## Goal
Reproduce each of the rows below verbatim, leaving out the pictures.

## Given data
_ _ _
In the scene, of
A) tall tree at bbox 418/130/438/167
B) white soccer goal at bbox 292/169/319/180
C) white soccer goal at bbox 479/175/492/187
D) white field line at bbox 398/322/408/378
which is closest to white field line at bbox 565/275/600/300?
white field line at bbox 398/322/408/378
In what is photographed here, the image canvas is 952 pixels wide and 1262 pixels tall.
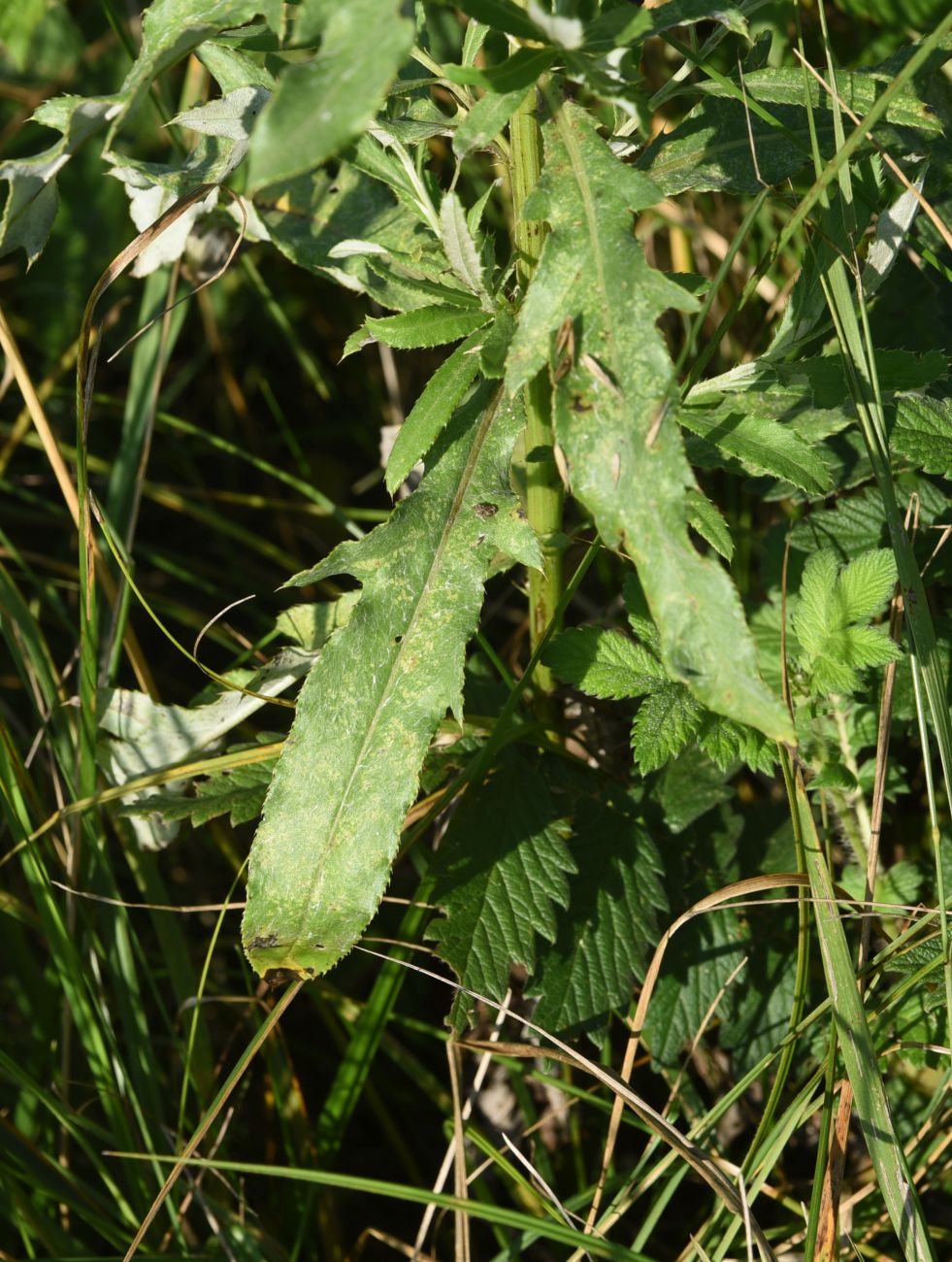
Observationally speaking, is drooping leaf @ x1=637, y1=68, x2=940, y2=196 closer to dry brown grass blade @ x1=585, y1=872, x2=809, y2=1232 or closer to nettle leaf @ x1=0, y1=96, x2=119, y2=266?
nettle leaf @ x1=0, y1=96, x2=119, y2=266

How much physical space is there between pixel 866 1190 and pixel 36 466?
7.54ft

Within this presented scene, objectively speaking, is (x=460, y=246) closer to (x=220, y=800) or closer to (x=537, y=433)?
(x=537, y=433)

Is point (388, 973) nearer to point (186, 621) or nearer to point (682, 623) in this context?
_ _ _
## Output of the exercise
In the scene, of
A) tall tree at bbox 418/130/438/167
B) white soccer goal at bbox 292/169/319/180
C) white soccer goal at bbox 479/175/492/187
D) white field line at bbox 398/322/408/378
which is closest to white field line at bbox 565/275/600/300?
white field line at bbox 398/322/408/378
In what is photographed here, the image canvas is 952 pixels wide and 1262 pixels tall.
Observationally speaking, is drooping leaf @ x1=637, y1=68, x2=940, y2=196 closer to dry brown grass blade @ x1=585, y1=872, x2=809, y2=1232 or closer to nettle leaf @ x1=0, y1=96, x2=119, y2=266?
nettle leaf @ x1=0, y1=96, x2=119, y2=266

How much physical space is there between pixel 866 1190 and pixel 36 466?
7.54ft

Within this presented scene, objectively speaking, is (x=460, y=246) closer to (x=220, y=800) or closer to (x=537, y=433)?
(x=537, y=433)

Is point (388, 973) nearer to point (186, 621) or nearer to point (682, 623) in this context?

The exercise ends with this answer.